◆ **Your task**: Scan the records for the line containing "From the group"; extract it and all later lines, verbatim, through the end, and nothing before it.

◆ **Given records**:
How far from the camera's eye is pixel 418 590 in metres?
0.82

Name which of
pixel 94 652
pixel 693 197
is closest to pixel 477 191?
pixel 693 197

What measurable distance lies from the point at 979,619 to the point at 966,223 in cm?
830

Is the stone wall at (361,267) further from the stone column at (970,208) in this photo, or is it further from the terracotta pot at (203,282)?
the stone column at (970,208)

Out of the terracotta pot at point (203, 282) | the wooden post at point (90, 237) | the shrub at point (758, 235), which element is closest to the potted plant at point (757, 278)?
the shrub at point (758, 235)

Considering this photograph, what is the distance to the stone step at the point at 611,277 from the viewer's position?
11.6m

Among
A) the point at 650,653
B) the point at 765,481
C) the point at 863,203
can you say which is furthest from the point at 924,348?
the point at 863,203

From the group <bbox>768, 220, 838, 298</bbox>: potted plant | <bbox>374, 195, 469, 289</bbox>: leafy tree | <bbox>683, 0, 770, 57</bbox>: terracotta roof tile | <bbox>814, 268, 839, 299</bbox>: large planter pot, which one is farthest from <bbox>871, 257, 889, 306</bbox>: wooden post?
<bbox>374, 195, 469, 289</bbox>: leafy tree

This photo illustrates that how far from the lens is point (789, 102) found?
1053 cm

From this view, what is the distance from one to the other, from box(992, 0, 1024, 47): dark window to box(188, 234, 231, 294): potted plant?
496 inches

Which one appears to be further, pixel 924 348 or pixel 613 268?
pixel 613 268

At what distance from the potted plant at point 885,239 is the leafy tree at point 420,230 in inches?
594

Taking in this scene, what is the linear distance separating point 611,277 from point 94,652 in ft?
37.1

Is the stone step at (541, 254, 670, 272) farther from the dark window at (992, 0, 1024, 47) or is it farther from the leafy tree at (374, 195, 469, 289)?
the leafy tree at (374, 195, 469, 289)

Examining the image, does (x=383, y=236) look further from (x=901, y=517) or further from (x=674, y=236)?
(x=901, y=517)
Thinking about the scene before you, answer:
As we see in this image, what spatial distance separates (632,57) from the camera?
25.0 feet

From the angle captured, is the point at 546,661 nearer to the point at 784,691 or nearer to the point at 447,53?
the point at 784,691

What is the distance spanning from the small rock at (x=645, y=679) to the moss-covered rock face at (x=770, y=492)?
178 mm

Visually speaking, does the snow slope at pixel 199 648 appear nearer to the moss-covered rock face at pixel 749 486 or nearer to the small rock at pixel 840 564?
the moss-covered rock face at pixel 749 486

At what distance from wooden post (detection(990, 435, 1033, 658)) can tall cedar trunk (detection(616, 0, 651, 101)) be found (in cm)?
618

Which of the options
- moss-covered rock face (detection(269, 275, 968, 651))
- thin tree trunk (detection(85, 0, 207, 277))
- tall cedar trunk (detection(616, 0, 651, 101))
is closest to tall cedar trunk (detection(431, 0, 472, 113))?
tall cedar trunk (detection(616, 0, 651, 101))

◆ **The reply**:
From the group <bbox>768, 220, 838, 298</bbox>: potted plant | <bbox>374, 195, 469, 289</bbox>: leafy tree | <bbox>683, 0, 770, 57</bbox>: terracotta roof tile | <bbox>814, 268, 839, 299</bbox>: large planter pot, which one is farthest from <bbox>871, 257, 889, 306</bbox>: wooden post?
<bbox>374, 195, 469, 289</bbox>: leafy tree

This photo illustrates that how far from the lens is point (789, 102) found?
1053 cm

From this view, what is the distance from one to the other, from box(992, 0, 1024, 47): dark window to box(188, 234, 231, 294): potted plant?
496 inches

Which one appears to be further, pixel 924 348 or pixel 613 268?
pixel 613 268

At what distance from the potted plant at point 885,239 is the leafy tree at point 420,230 in inches?
594

Taking in this scene, what is the linear distance separating point 611,277 from point 94,652 in ft?
37.1

Is the stone step at (541, 254, 670, 272) farther from the dark window at (992, 0, 1024, 47) or is it farther from the leafy tree at (374, 195, 469, 289)?
the leafy tree at (374, 195, 469, 289)

Examining the image, does (x=383, y=236) look further from (x=901, y=517) or further from (x=674, y=236)?
(x=901, y=517)
Thinking about the scene before you, answer:
As we see in this image, what spatial distance separates (632,57) from the camera?
25.0 feet

From the angle captured, is the point at 546,661 nearer to the point at 784,691 or nearer to the point at 447,53?
the point at 784,691

What is the distance spanning from the small rock at (x=645, y=679) to the moss-covered rock face at (x=770, y=492)?
178 mm

Visually speaking, does the snow slope at pixel 199 648 appear nearer to the moss-covered rock face at pixel 749 486 or nearer to the small rock at pixel 840 564?
the moss-covered rock face at pixel 749 486

At what distance from wooden post (detection(990, 435, 1033, 658)) can tall cedar trunk (detection(616, 0, 651, 101)) be found (in cm)?
618

Which of the options
- moss-covered rock face (detection(269, 275, 968, 651))
- thin tree trunk (detection(85, 0, 207, 277))
- tall cedar trunk (detection(616, 0, 651, 101))
is closest to tall cedar trunk (detection(431, 0, 472, 113))?
tall cedar trunk (detection(616, 0, 651, 101))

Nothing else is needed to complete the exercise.